On the one hand, the molecular dynamics method at the heart of ReaxFF is limited to simulations of time and lengths around the nanoscale, whereas many relevant processes occur infrequently, beyond the microsecond time scale. On the other hand, statistical mechanics models, such as (kinetic) Monte Carlo molecular models, allow the calculation of macroscopic observables without necessarily following the dynamics of the systems, deriving them from an accurate sampling of all equivalent microscopic configurations of the system. Therefore, the time-scale problem of the MD approach can be solved by coupling it to statistical mechanics models, on which SCM has expertise. The first task in the project was thus to assess the available acceleration schemes, choosing the most suitable one. This proved to be the collective variable-driven hyperdynamics (CVHD) method, described by Prof. Dr. Erik Neyts and collaborators. Such method yields speedup factors of up to nine orders of magnitude, reaching a time scale of seconds while still accurately reproducing correct dynamics. Crucially, such scheme requires almost no user input, thanks to its self-learning nature, which makes it especially accessible for non-experts.

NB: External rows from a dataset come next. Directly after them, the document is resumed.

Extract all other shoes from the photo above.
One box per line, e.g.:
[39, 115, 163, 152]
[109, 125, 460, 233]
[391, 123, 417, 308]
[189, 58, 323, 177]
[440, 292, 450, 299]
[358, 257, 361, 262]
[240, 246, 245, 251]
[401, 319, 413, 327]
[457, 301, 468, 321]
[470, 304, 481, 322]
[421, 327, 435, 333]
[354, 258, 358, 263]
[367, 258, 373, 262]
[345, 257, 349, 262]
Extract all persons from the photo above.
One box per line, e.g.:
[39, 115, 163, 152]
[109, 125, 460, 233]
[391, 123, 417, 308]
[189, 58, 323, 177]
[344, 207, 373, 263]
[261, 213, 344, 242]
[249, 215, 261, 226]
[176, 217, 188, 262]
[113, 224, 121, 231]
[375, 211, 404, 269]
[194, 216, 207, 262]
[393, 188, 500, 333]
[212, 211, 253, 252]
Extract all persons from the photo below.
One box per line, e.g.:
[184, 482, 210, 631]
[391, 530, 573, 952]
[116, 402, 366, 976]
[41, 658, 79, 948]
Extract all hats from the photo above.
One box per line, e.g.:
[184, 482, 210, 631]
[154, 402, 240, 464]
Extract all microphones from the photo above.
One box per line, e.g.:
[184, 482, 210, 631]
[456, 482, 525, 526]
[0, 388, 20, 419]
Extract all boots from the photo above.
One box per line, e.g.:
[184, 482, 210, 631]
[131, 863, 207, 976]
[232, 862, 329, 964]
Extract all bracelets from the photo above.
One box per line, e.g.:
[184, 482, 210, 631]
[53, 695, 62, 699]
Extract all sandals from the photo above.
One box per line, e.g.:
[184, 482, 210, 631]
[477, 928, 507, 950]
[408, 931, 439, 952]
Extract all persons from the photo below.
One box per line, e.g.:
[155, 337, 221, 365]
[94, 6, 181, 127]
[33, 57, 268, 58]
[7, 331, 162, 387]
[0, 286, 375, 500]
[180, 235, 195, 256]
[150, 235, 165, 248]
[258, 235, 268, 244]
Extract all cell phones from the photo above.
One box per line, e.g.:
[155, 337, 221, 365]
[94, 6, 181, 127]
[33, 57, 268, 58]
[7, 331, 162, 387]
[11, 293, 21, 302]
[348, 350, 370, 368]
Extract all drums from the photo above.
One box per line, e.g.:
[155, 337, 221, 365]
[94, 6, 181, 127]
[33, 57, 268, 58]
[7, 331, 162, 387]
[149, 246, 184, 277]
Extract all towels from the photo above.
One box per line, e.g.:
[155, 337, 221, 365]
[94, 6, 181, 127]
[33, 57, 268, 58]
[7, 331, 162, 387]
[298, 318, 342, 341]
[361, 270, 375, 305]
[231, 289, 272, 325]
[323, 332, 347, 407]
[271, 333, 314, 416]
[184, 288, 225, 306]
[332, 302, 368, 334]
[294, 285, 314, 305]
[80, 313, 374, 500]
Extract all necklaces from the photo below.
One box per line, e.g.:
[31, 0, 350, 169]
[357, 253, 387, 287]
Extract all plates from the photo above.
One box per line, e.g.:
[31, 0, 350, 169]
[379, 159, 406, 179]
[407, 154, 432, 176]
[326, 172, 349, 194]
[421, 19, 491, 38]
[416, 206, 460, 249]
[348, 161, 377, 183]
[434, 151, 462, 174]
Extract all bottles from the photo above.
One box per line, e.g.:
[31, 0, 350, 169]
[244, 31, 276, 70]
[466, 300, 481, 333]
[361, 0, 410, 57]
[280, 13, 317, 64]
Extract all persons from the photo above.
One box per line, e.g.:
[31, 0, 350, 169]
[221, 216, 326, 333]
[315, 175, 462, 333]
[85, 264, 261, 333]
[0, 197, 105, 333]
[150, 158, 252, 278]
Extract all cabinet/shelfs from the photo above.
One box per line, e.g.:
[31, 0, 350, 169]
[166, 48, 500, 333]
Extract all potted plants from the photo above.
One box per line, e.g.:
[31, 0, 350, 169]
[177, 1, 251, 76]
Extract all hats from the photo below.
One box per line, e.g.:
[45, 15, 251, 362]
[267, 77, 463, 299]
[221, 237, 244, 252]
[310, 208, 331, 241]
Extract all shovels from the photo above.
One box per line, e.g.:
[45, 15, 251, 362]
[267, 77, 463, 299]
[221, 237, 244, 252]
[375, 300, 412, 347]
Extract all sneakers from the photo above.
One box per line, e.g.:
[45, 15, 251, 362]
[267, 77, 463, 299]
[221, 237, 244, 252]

The CVHD scheme was subsequently implemented into ReaxFF, coupling statistical mechanics with molecular dynamics and incorporating feedback from test-users. The result was released commercially in September 2018, as part of SCM’s Amsterdam Modeling Suite.
The speed-up obtained thanks to this work effectively extends the time scale of the simulations from nanoseconds to the (micro)seconds range. That represent a dramatic acceleration, opening the door to the modelling of materials processes previously out of reach. Such a powerful tool should lower the barrier for manufacturing companies to use modelling as a means to becoming more competitive, enabling a rational design approach and minimizing expensive and time-consuming experiments. In particular, manufacturing SMEs without the resources for traditional supercomputing resources should benefit from such an accessible, cost-effective solution.
ReaxFF's speed allows modelling processes such as the impact of a C60 buckyball on a graphene sheet.